Below is a listing with pictures. Repeat exactly the lines starting at the one holding "Die Waschküche das" and going on through the one holding "AlteLateinschule1950er-12", and leave every picture out.

**Records provided:**
┄┄┄┄┄┄┄┄┄┄
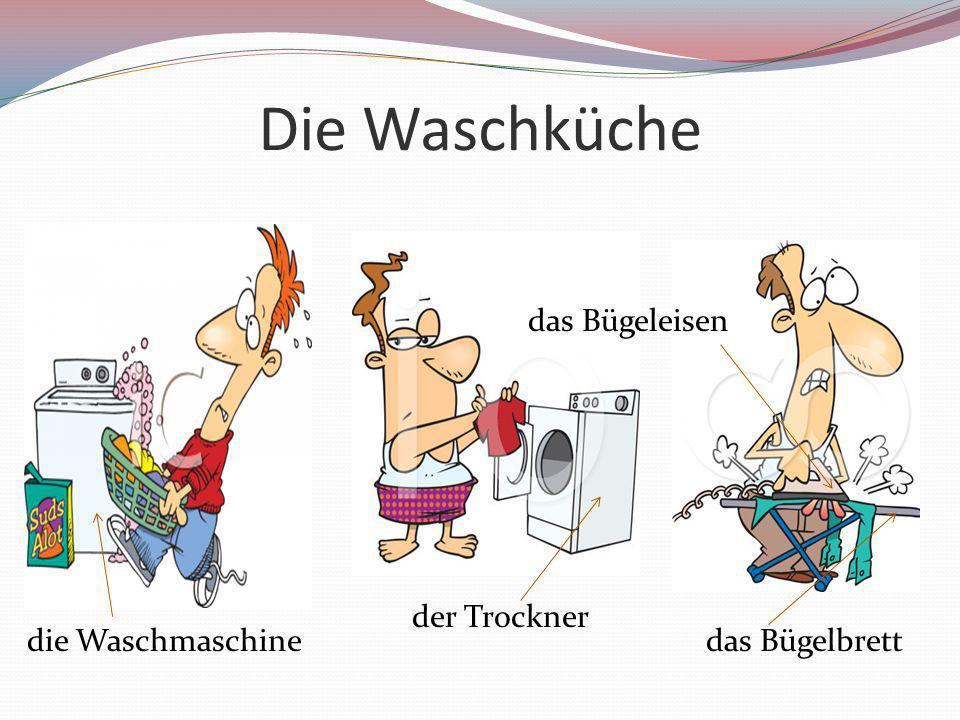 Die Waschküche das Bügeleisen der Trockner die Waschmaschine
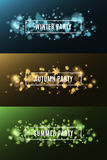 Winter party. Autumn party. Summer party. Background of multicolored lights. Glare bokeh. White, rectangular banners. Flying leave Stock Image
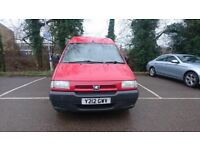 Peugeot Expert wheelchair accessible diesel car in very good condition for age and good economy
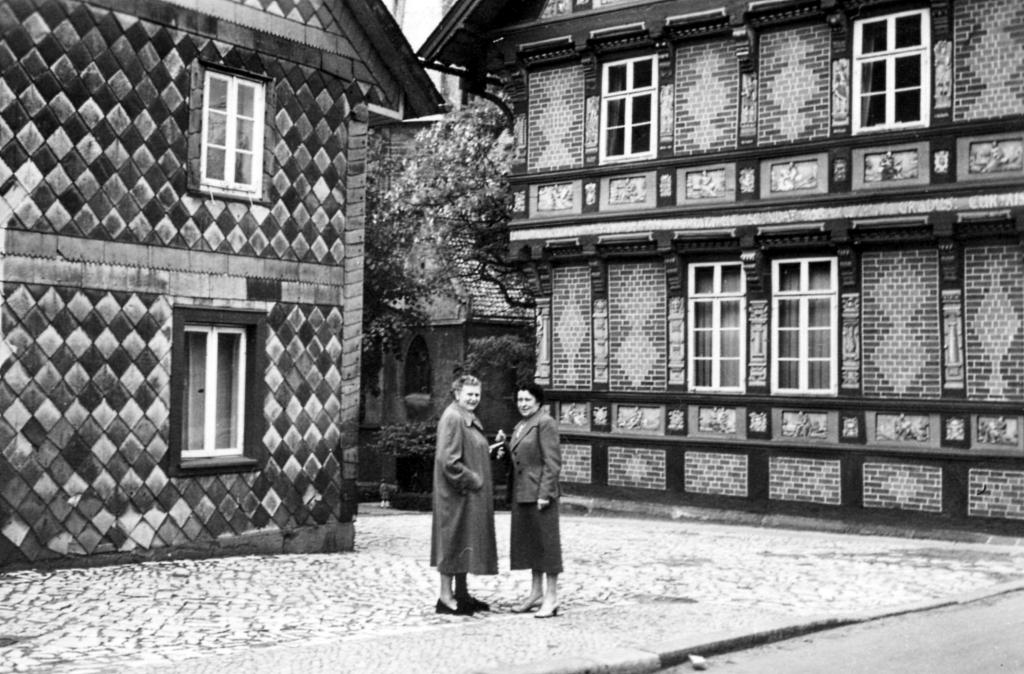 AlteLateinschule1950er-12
┄┄┄┄┄┄┄┄┄┄
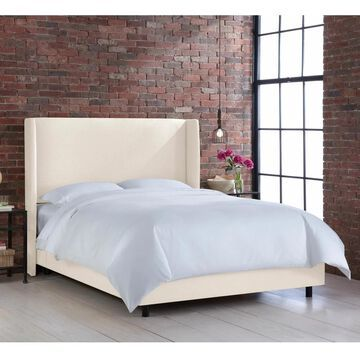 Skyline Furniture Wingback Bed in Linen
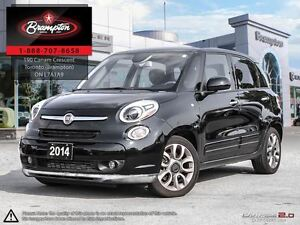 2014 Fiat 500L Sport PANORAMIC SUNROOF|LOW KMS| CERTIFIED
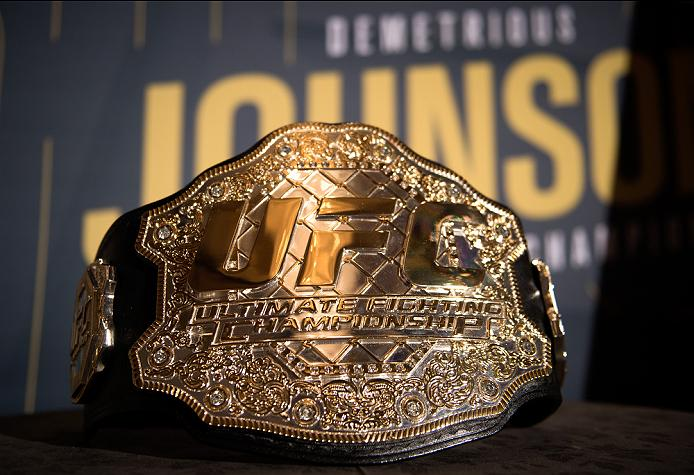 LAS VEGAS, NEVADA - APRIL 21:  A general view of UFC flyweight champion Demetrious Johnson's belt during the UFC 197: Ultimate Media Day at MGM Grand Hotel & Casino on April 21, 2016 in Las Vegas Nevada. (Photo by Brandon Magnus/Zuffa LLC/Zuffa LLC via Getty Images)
┄┄┄┄┄┄┄┄┄┄
**Output of the task:**
 Die Waschküche das Bügeleisen der Trockner die Waschmaschine
 Winter party. Autumn party. Summer party. Background of multicolored lights. Glare bokeh. White, rectangular banners. Flying leave Stock Image
 Peugeot Expert wheelchair accessible diesel car in very good condition for age and good economy
 AlteLateinschule1950er-12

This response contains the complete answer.